Hi Naoto,
There are a couple of ways consistency can be achieved (and with what).
The existing hex conversions from strings to hex all delegate to
Character.digit(ch, radix) which allows
both digits and letters beyond Latin1. (See Integer.valueOf(string,
radix), Long.valueOf(string, radix), etc.)
For conversions from primitive to string they support conversion to the
Latin1 characters "0-9", "a-f".
Making the conversion of strings to and from primitives consistent
within HexFormat seems attractive
but would diverge from existing conversions and typically the non-Latin1
digits and letters almost never appear.
There are uses cases (primarily in protocols and RFCs) where the
hexadecimal characters are
specifed as "0-9", "a-f", and "A-F". If HexFormat used
Character.digit(string, radix) it would fail
to detect unexpected or illegal characters and render HexFormat
unusable for those use cases.
Though it would diverge from consistency with existing parsing of
hexadecimal in Character, Integer, Long, etc,
I'll post an update to use the string parsing allowing only Latin1
hexadecimal characters.
Comments?
Thanks, Roger
On 11/27/20 5:43 PM, Naoto Sato wrote:
On Fri, 27 Nov 2020 16:57:07 GMT, Roger Riggs <rri...@openjdk.org> wrote:
src/java.base/share/classes/java/util/HexFormat.java line 853:
851: */
852: public int fromHexDigit(int ch) {
853: int value = Character.digit(ch, 16);
Do we need to limit parsing the hex digit for only [0-9a-fA-F]? This would
return `0` for other digits, say `fullwidth digit zero` (U+FF10)

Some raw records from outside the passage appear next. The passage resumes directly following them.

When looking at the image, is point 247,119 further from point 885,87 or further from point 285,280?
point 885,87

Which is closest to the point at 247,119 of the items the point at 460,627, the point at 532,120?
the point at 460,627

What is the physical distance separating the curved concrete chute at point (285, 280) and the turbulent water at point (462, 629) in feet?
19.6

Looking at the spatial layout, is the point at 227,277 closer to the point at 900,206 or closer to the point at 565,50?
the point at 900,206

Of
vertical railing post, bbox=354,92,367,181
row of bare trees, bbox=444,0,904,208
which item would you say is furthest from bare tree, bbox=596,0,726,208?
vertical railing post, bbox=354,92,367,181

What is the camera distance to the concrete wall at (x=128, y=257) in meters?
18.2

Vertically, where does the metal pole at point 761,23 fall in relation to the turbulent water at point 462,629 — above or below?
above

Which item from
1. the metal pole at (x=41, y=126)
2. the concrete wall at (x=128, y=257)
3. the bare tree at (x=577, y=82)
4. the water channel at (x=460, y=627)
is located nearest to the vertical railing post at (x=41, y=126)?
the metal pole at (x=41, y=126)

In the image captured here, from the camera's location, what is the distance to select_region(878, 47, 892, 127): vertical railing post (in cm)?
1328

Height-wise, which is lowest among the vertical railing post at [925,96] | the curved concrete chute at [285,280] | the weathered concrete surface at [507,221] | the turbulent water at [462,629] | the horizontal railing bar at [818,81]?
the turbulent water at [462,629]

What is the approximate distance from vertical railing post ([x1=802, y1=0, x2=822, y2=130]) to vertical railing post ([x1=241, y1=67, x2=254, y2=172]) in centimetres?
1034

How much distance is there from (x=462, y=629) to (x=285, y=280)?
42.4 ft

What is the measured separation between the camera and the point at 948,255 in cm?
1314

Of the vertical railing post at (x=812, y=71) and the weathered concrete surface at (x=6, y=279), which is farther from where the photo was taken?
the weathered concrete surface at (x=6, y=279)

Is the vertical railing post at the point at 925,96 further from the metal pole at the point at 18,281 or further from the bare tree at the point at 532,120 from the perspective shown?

The normal and conventional characters for hex encoding are limited to the
ASCII/Latin1 range.
I don't know of any use case that would take advantage of non-ASCII characters.
My point is that probably we should define `hexadecimal string` more clearly.
In the class description, that exclusively means [0-9a-fA-F] in the context of
formatting, but in the parsing, it allows non-ASCII digits. e.g.,
HexFormat.of().parseHex("\uff10\uff11")
Succeeds. I would like consistency here.